A heuristic approach for checking containment of generalized tree-pattern queries Full text

Pawel Placek, Stefanos Souldatos, Dimitri Theodoratos, Xiaoying Wu, Theodore Dalamagas, Timos Sellis
CIKM 2008: 551-560
2008
Conference/Workshop
Abstract. Query processing techniques for XML data have focused mainly on tree-pattern queries (TPQs). However, the need for querying XML data sources whose structure is very complex or not fully known to the user, and the need to integrate multiple XML data sources with different structures have driven, recently, the suggestion of query languages that relax the complete specification of a tree pattern. In order to implement the processing of such languages in current DBMSs, their containment problem has to be efficiently solved. In this paper, we consider a query language which generalizes TPQs by allowing the partial specification of a tree pattern.
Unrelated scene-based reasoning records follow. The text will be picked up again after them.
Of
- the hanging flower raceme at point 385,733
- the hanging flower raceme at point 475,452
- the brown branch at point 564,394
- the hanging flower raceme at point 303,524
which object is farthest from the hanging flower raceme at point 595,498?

Partial tree-pattern queries (PTPQs) constitute a large fragment of XPath that flexibly permits the specification of a broad range of queries from keyword queries without structure, to queries with partial specification of the structure, to complete TPQs. We address the containment problem for PTPQs. This problem becomes more complex in the context of PTPQs because the partial specification of the structure allows new, non-trivial, structural expressions to be inferred from those explicitly specified in a query. We show that the containent problem cannot be characterized by homomorphisms between PTPQs, even when PTPQs are put in a canonical form that comprises all derived structural expressions. We provide necessary and sufficient conditions for this problem in terms of homomorphisms between PTPQs and (a possibly exponential number of) TPQs. To cope with the high complexity of PTPQ containment, we suggest a heuristic approach for this problem that trades accuracy for speed. An extensive experimental evaluation of our heuristic shows that our heuristic approach can be efficiently implemented in a query optimizer.